Sorry to be "a downer"....

Jimbo said...

By the way, the site I reference is this:

http://dieoff.org

Cheery, huh?

Steve A said...

Though I am only half a Canuck, it rankles even me when I hear Yanks, that are using 20% of the oil produced, preaching about what Canada needs to do with its own, God-given resources. Amongst them, politicians from both parties.

If the world were populated to the density of Canada, we would not have to be concerned about the spendthrift use of hydrocarbons. What's more, Canada has no real moral or other reason to worry about its own paltry contributions to global warming compared to what Europe or the US have already done and continue to do. Regardless of what it does about peat bogs and tar sands.

Steve A said...

OMG, next thing you know, I'll start singing "Oh, Canada!"

Khal said...

Don't do it, Steve. As a Buffalo kid, the Canadian national anthem brings a lump to my throat easily as big as when singing our own. But I still root for the Sabres over the Canadeans or Maple Leafs. Ever since the French Connection line, that is.

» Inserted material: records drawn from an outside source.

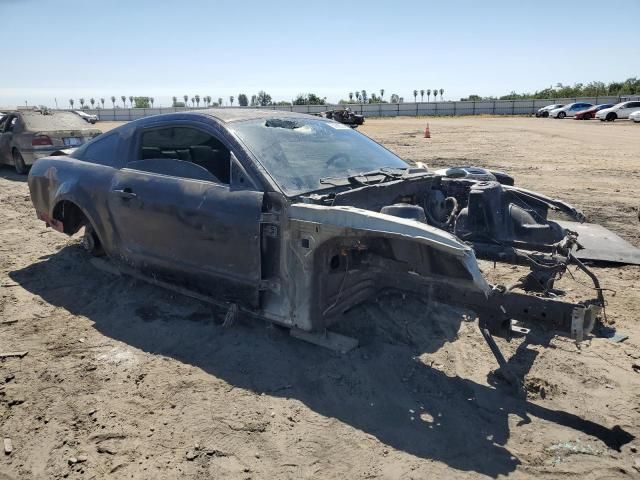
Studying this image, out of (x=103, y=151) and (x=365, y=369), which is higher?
(x=103, y=151)

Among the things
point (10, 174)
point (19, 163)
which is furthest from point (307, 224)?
point (10, 174)

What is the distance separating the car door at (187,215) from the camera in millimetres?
3557

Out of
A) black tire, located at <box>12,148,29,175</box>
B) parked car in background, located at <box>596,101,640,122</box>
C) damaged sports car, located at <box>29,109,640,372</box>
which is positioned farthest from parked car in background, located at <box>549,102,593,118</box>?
damaged sports car, located at <box>29,109,640,372</box>

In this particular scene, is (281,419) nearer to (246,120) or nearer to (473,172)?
(246,120)

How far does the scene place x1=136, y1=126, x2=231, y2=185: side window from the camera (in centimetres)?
384

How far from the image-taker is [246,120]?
4062 mm

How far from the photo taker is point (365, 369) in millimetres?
3344

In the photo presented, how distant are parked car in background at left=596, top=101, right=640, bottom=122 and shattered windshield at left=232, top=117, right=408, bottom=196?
3441 centimetres

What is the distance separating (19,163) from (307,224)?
36.5ft

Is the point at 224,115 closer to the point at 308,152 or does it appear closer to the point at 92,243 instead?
the point at 308,152

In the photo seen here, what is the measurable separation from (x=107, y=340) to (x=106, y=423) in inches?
42.8

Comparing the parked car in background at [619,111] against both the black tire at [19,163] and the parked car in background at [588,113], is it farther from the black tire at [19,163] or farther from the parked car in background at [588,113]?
the black tire at [19,163]

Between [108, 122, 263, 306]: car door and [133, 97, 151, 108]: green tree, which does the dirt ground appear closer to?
[108, 122, 263, 306]: car door

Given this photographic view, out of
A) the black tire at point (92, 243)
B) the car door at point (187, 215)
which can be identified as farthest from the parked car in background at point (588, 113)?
the car door at point (187, 215)
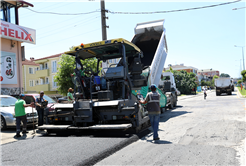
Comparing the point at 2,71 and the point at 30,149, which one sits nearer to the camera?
the point at 30,149

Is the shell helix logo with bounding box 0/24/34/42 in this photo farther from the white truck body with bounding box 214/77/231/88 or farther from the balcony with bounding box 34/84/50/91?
the white truck body with bounding box 214/77/231/88

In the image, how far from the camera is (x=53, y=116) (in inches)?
309

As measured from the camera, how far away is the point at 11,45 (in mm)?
16391

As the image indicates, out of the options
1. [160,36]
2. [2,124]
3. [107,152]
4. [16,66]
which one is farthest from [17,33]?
[107,152]

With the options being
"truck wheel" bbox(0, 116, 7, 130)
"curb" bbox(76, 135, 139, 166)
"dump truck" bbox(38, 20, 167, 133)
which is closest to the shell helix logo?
"truck wheel" bbox(0, 116, 7, 130)

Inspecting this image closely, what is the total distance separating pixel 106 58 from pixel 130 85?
1.69 meters

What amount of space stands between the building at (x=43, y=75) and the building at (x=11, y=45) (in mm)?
19789

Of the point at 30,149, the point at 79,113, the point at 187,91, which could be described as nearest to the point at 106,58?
the point at 79,113

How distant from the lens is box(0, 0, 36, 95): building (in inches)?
617

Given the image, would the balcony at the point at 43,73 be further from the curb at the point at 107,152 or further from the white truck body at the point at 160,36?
the curb at the point at 107,152

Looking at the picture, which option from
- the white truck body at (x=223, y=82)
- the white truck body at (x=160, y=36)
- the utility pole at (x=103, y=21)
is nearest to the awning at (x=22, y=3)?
the utility pole at (x=103, y=21)

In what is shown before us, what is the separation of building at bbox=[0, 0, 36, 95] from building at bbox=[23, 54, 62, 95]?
19789 millimetres

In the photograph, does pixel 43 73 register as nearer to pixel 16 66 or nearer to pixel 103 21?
pixel 16 66

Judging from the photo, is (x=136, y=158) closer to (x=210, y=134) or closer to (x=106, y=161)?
(x=106, y=161)
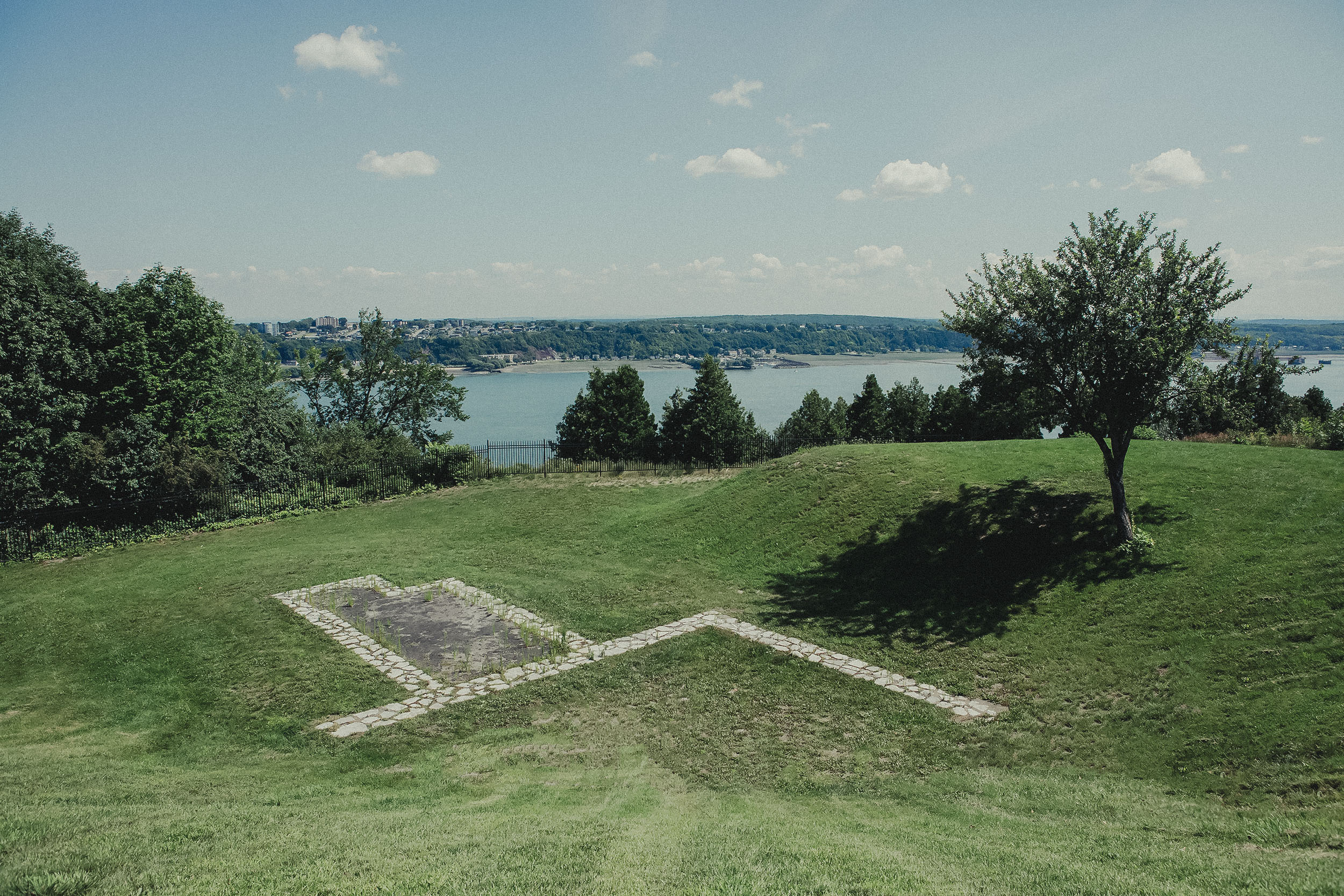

http://www.youtube.com/watch?v=zwDvF0NtgdU

Khal said...

Steve, my comments were more aimed at Yanks than Canucks.

Canada can do as it will with its resources and just as in drugs from Mexico, if there were not a market, there would not be a discussion.

What I find hypocritical is that Americans are concerned with shitting our own nest, ie.,the Pipeline going over our precious aquifer, but have no qualms about shitting other people's nests in our quest for more energy-consuming toys and the energy that has to come with them.

Rampant environmental degradation and the abuse of workers is fine, as long as we pay to have it happen somewhere else. Until we run out of "quantitative easing", that is....of course, some problems don't stop at the border checkpoints. CO2, for example.